TEXT:
============

Men don't have husbands and women don't have wives. Insisting otherwise doesn't make it normal or natural, and insisting on it does not make one "hateful" or "bigoted".

Reality on reality's terms, folks. Sorry.

(3) Societal Consequences and the need for "heterosexism".

The gay activists ask why this undermines marriage for the rest of us. The short answer is that undermines the purpose of state-sanctioned marriage: raising healthy kids. Out of wedlock births are already an epidemic in the US (and the reason for expanding, liberal government.)

Anything that waters down marriage isn't helping. To which I sometimes hear the rampant divorce argument. To which I can only reply, well, gee whiz, the institution is in enough trouble, so now you want to take it apart further???

One of our more annoying (and driving while intoxicated) politicians, Carole Migden, has her own way of taking it apart further.

Some might think that If two guys or two women (preferably not good looking, unless of course they are open to 3-ways, see bigamy and polygamy above--ha ha ha) want to legally bind their lives together, pay their taxes, own property, do some gardening etc. with or without children doesn't that benefit society? Sorry but no. We could acknowledge it with a domestic partnership or other sort of contract, and, sure, we could all wish them well. Happy for them. But how does that benefit society?

The state has a compelling state interest in the raising of healthy and happy children and this is best accomplished by marriage between a man and a woman. The government has been involved in marriage as long as I can remember in this country. When we made out of wedlock children to be the norm via no fault divorce law and welfare state regulations, we created millions of angry kids and the gang problem we have now.

============

INFORMATION SHOWN:
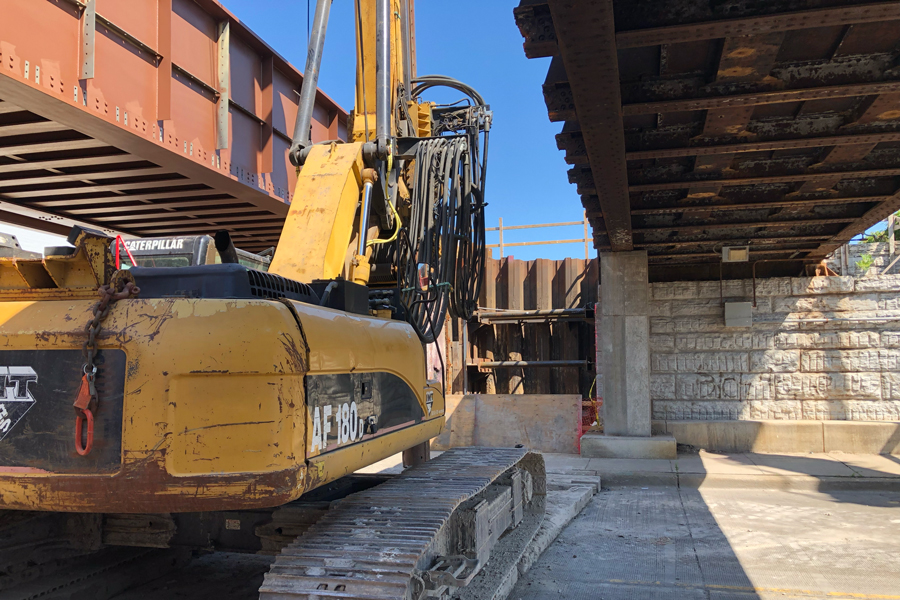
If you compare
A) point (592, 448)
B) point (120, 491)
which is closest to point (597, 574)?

============

PROBLEM:
Extend the opinion piece on same-sex marriage, picking up after its last sentence.

TASK OUTPUT:
(4) The sinister agenda -- totalitarian "politically correct" thought control

Once gay marriage is legally enshrined, won't it be illegal to give any favoritism whatsoever to heterosexual couples when assigning children to foster car or approving adoptions? Presumably, we won't even be allowed to consider the possible negative side effects because it won't be politically correct to do so. Brave new world.

Dennis Prager wrote a great column about all this:
Outside of the privacy of their homes, young girls will be discouraged from imagining one day marrying their prince charming -- to do so would be declared "heterosexist," morally equivalent to racist. Rather, they will be told to imagine a prince or a princess. Schoolbooks will not be allowed to describe marriage in male-female ways alone. Little girls will be asked by other girls and by teachers if they want one day to marry a man or a woman.
The sexual confusion that same-sex marriage will create among young people is not fully measurable. Suffice it to say that, contrary to the sexual know-nothings who believe that sexual orientation is fixed from birth and permanent, the fact is that sexual orientation is more of a continuum that ranges from exclusive heterosexuality to exclusive homosexuality. Much of humanity -- especially females -- can enjoy homosexual sex. It is up to society to channel polymorphous human sexuality into an exclusively heterosexual direction -- until now, accomplished through marriage. But that of course is "heterosexism," a bigoted preference for man-woman erotic love, and therefore to be extirpated from society.
Any advocacy of man-woman marriage alone will be regarded morally as hate speech, and shortly thereafter it will be deemed so in law. Companies that advertise engagement rings will have to show a man putting a ring on a man's finger -- if they show only women fingers, they will be boycotted just as a company having racist ads would be now.
Films that only show man-woman married couples will be regarded as antisocial and as morally irresponsible as films that show people smoking have become.

Traditional Jews and Christians -- i.e. those who believe in a divine scripture -- will be marginalized. Already Catholic groups in Massachusetts have abandoned adoption work since they will only allow a child to be adopted by a married couple as the Bible defines it -- a man and a woman.
Anyone who advocates marriage between a man and a woman will be morally regarded the same as racist. And soon it will be a hate crime.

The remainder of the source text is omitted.